Arterial Administration of DNA Crosslinking Agents with Restraint of Homologous Recombination Repair by Intravenous Low-Dose Gemcitabine Is Effective for Locally Advanced Pancreatic Cancer

Hiromu Mori; Shuichi Tanoue; Ryo Takaji; Shinya Ueda; Mika Okahara; Saori Sugi Ueda

doi:10.3390/cancers14010220

Arterial Administration of DNA Crosslinking Agents with Restraint of Homologous Recombination Repair by Intravenous Low-Dose Gemcitabine Is Effective for Locally Advanced Pancreatic Cancer

Cancers (Basel). 2022 Jan 3;14(1):220. doi: 10.3390/cancers14010220.

Authors

Hiromu Mori^{1

2}, Shuichi Tanoue^{2

3}, Ryo Takaji², Shinya Ueda^{1

4

5}, Mika Okahara^{2

5}, Saori Sugi Ueda^{6

7}

Affiliations

¹ Department of Radiology, Nagato Memorial Hospital, Saiki 876-0835, Japan.
² Department of Radiology, Faculty of Medicine, Oita University, Yufu 879-5593, Japan.
³ Department of Radiology, School of Medicine, Kurume University, Kurume 830-0011, Japan.
⁴ San-Ai Medical Center, Department of Radiology, Oita 870-1151, Japan.
⁵ Department of Radiology, Shin-Beppu Hospital, Beppu 874-8538, Japan.
⁶ Department of Gastroenterology, Shin-Beppu Hospital, Beppu 874-8538, Japan.
⁷ San-Ai Medical Center, Department of Gastroenterology, Oita 870-115, Japan.

Abstract

(1) Background: Pretreatment by Rad51-inhibitory substances such as gemcitabine followed by arterial chemotherapy using antineoplastic agents causing DNA crosslink might be more beneficial for patients with locally advanced pancreatic cancers than conventional treatments. The efficacy of arterial administration of DNA crosslinking agents with pretreatment of intravenous low-dose gemcitabine for patients with unresectable locally advanced or metastatic pancreatic cancer (LAPC or MPC) is evaluated. (2) Methods: A single-arm, single-center, institutional review board-approved prospective study was conducted between 2005 and 2015. Forty-five patients (23 LAPC, 22 MPC) were included.

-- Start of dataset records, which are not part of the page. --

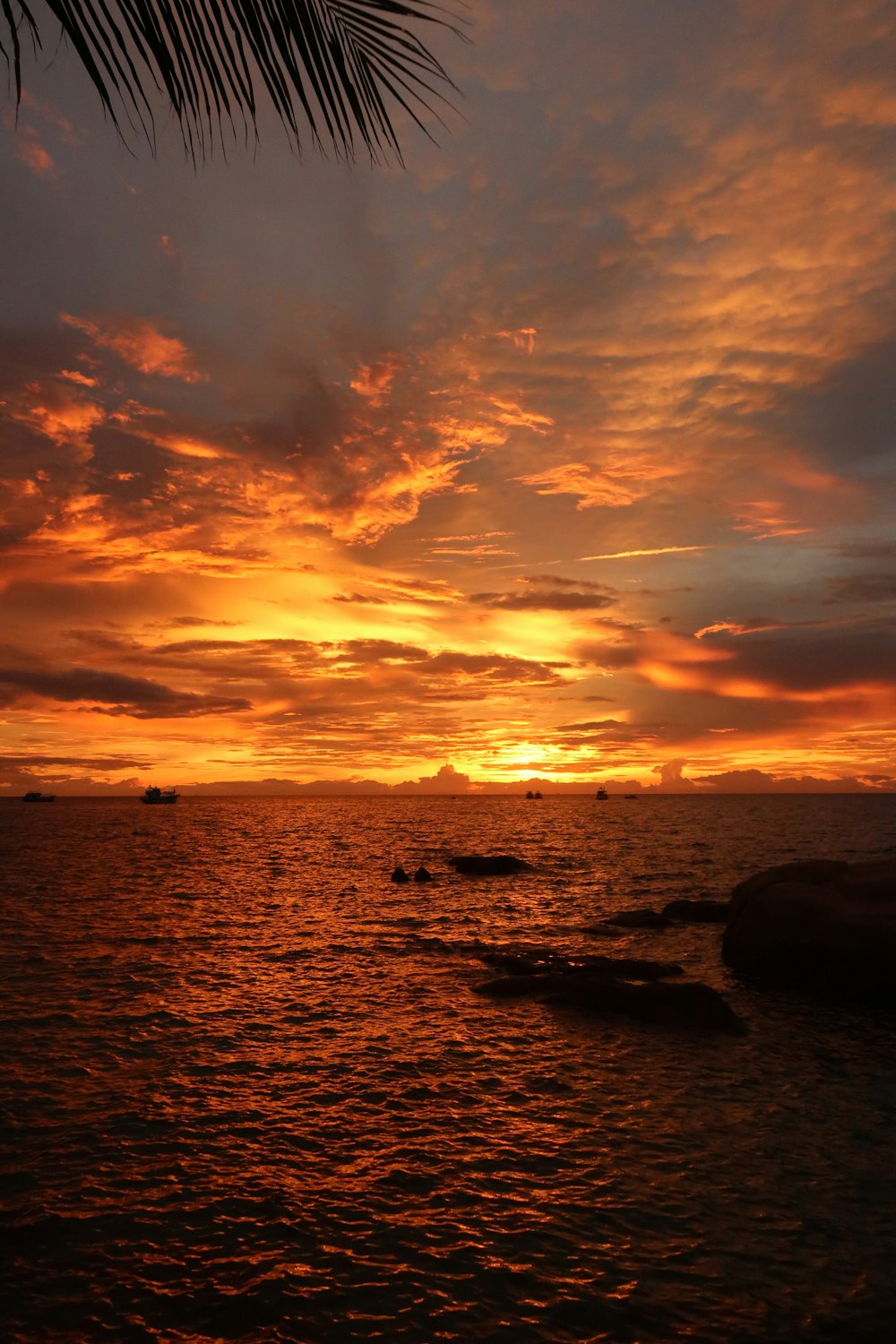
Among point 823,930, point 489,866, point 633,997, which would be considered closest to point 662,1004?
point 633,997

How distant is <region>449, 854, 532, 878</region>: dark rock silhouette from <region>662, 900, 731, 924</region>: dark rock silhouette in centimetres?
1876

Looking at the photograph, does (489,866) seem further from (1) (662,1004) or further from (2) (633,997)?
(1) (662,1004)

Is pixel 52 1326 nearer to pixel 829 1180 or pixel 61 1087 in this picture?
pixel 61 1087

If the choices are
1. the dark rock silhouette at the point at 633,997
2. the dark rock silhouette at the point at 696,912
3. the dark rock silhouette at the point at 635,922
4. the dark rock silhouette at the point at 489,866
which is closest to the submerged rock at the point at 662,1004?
the dark rock silhouette at the point at 633,997

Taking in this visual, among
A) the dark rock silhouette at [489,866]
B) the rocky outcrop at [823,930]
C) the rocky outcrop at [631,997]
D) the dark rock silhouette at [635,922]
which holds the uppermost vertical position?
the rocky outcrop at [823,930]

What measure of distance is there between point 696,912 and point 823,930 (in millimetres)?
11608

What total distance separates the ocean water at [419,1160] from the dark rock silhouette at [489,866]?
2621 centimetres

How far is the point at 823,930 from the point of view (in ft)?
62.1

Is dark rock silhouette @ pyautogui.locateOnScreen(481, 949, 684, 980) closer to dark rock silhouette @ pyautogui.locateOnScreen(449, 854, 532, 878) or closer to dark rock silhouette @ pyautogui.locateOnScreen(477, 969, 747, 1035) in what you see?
dark rock silhouette @ pyautogui.locateOnScreen(477, 969, 747, 1035)

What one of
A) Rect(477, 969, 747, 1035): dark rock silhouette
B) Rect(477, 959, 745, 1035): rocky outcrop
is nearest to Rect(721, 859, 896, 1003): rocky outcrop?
Rect(477, 969, 747, 1035): dark rock silhouette

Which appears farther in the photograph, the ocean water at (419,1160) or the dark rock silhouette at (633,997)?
the dark rock silhouette at (633,997)

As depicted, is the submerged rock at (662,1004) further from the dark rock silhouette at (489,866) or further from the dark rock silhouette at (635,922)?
the dark rock silhouette at (489,866)

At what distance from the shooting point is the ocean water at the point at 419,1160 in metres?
7.73

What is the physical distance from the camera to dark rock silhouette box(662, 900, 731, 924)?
29.7m
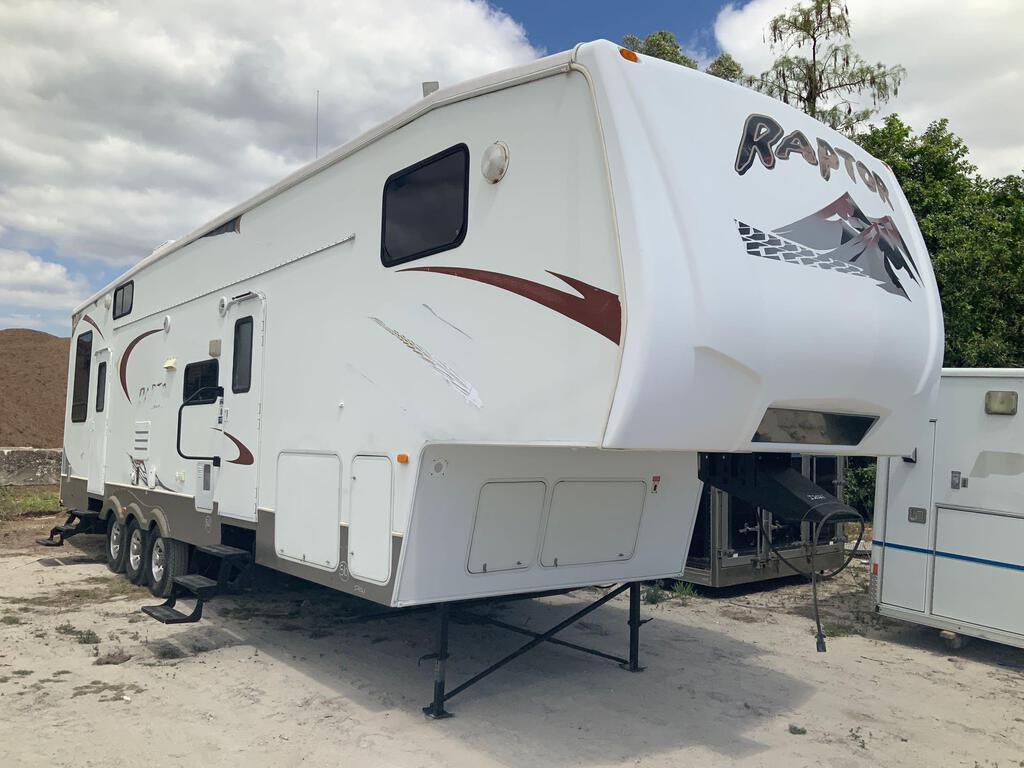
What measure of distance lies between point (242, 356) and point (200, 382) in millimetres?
816

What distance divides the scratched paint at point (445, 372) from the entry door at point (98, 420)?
5.91m

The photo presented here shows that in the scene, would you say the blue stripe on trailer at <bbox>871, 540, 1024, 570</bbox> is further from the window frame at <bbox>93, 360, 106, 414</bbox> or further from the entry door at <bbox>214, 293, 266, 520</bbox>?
the window frame at <bbox>93, 360, 106, 414</bbox>

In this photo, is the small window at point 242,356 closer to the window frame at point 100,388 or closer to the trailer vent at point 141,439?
the trailer vent at point 141,439

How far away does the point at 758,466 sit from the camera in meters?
4.52

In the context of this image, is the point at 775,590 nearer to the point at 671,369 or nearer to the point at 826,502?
the point at 826,502

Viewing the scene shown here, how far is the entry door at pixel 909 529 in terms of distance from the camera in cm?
686

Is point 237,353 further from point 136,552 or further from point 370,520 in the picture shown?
point 136,552

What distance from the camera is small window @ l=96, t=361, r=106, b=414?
31.2 feet

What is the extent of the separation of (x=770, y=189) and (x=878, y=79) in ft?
48.2

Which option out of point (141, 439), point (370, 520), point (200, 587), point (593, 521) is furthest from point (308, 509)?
point (141, 439)

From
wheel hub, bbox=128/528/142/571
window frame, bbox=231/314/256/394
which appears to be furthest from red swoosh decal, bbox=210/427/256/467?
wheel hub, bbox=128/528/142/571

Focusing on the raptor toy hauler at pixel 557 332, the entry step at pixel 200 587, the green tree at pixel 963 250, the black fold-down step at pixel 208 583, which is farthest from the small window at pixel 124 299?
the green tree at pixel 963 250

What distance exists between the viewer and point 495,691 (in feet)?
18.0

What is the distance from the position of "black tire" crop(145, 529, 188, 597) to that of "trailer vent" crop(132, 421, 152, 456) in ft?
2.58
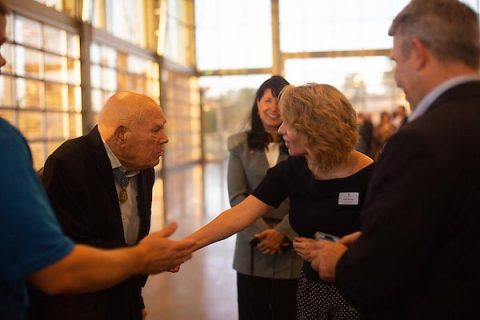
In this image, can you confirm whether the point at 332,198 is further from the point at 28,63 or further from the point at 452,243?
the point at 28,63

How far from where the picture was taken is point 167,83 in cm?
1845

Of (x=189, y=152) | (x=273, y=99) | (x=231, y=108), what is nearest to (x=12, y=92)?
(x=273, y=99)

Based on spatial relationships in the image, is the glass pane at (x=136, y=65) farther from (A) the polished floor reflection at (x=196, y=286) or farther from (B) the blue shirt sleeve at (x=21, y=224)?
(B) the blue shirt sleeve at (x=21, y=224)

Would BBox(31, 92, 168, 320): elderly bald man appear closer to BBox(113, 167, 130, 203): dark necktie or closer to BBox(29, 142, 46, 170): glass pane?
BBox(113, 167, 130, 203): dark necktie

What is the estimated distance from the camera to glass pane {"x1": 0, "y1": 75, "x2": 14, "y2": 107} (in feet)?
28.0

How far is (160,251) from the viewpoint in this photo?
1.73 meters

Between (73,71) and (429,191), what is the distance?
10695 mm

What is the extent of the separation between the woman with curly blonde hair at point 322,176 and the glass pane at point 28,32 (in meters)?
7.84

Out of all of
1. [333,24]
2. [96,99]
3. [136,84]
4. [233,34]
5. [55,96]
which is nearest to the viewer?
[55,96]

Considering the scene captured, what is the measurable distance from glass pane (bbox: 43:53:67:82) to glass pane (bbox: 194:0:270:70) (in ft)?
36.6

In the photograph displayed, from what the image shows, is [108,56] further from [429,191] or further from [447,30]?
[429,191]

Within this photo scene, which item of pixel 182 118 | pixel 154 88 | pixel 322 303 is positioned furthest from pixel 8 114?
pixel 182 118

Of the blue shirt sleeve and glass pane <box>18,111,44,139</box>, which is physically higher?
glass pane <box>18,111,44,139</box>

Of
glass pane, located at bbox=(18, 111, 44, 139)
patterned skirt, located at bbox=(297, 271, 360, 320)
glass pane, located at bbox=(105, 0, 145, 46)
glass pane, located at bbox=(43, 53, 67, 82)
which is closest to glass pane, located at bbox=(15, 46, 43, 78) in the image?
glass pane, located at bbox=(43, 53, 67, 82)
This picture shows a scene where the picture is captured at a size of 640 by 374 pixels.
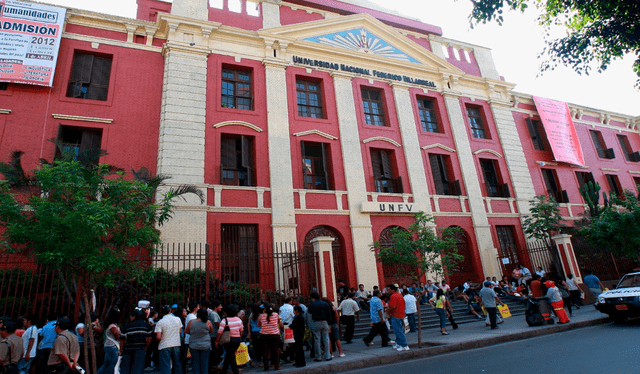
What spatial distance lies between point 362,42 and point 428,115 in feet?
18.8

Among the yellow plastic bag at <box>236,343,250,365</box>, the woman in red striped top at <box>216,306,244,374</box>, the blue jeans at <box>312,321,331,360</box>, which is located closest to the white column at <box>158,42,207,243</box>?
the woman in red striped top at <box>216,306,244,374</box>

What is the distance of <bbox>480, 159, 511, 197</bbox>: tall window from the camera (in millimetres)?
22453

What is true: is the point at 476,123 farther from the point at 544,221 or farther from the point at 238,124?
the point at 238,124

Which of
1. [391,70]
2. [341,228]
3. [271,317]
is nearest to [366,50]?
[391,70]

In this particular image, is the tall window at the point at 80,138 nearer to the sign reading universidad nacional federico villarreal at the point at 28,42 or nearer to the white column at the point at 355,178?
the sign reading universidad nacional federico villarreal at the point at 28,42

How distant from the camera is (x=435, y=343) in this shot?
10312 millimetres

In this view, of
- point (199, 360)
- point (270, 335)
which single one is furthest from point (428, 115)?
point (199, 360)

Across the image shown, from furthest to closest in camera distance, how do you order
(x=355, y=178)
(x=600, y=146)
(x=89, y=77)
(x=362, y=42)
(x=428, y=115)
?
1. (x=600, y=146)
2. (x=428, y=115)
3. (x=362, y=42)
4. (x=355, y=178)
5. (x=89, y=77)

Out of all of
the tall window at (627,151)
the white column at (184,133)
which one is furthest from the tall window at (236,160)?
the tall window at (627,151)

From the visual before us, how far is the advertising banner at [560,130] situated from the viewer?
24859mm

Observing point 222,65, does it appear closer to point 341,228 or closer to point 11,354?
point 341,228

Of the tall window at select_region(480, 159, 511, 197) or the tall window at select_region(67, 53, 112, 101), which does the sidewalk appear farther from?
the tall window at select_region(67, 53, 112, 101)

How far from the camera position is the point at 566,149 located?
2520 cm

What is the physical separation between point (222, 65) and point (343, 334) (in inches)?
525
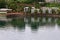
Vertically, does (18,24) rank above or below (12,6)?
below

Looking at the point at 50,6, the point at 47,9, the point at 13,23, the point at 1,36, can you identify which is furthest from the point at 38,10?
the point at 1,36

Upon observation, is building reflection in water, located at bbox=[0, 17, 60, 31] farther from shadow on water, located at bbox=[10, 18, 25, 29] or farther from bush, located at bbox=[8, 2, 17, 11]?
bush, located at bbox=[8, 2, 17, 11]

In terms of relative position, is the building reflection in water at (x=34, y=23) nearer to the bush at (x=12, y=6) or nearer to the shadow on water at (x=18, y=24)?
the shadow on water at (x=18, y=24)

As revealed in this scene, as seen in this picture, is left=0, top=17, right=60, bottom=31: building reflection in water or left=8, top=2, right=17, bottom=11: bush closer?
left=0, top=17, right=60, bottom=31: building reflection in water

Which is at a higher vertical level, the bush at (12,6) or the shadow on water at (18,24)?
the bush at (12,6)

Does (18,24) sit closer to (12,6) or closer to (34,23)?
(34,23)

Patients received a weekly low dose of gemcitabine intravenously for three weeks followed by arterial administration of mitomycin C and epirubicin hydrochloride at tumor-supplying arteries on the fifth or sixth week. This treatment course was repeated at 1.5-to-2-month intervals. Overall survival (OS), local progression-free survival (LPFS), and therapeutic response were evaluated. LAPC or MPC were divided according to treatment compliance, excellent or poor (1 or 2), to subgroups L1, L2, M1, and M2. (3) Results: OS of LAPC and MPC were 23 months and 13 months, respectively. The OS of LAPC with excellent treatment compliance (subgroup L1, 10 patients) was 33 months with 31 months of LPFS, and four patients (40%) had a complete response (CR). The OS of the L1 subgroup was significantly longer than those of other subgroups L2, M1, and M2, which were 17 months, 17 months, and 8 months, respectively. As Grade 3 adverse effects, severe bone marrow suppression, interstitial pneumonitis, and hemolytic uremic syndrome were observed in six (13.0%), three (6.5%), and three (6.5%) patients, respectively. (4) Conclusions: Arterial DNA crosslinking with the systemic restraint of homologous recombination repair can be a new treatment option for LAPC.

Keywords: arterial administration of DNA crosslinking agents; homologous recombination repair; intravenous low-dose gemcitabine; locally advanced pancreatic cancer.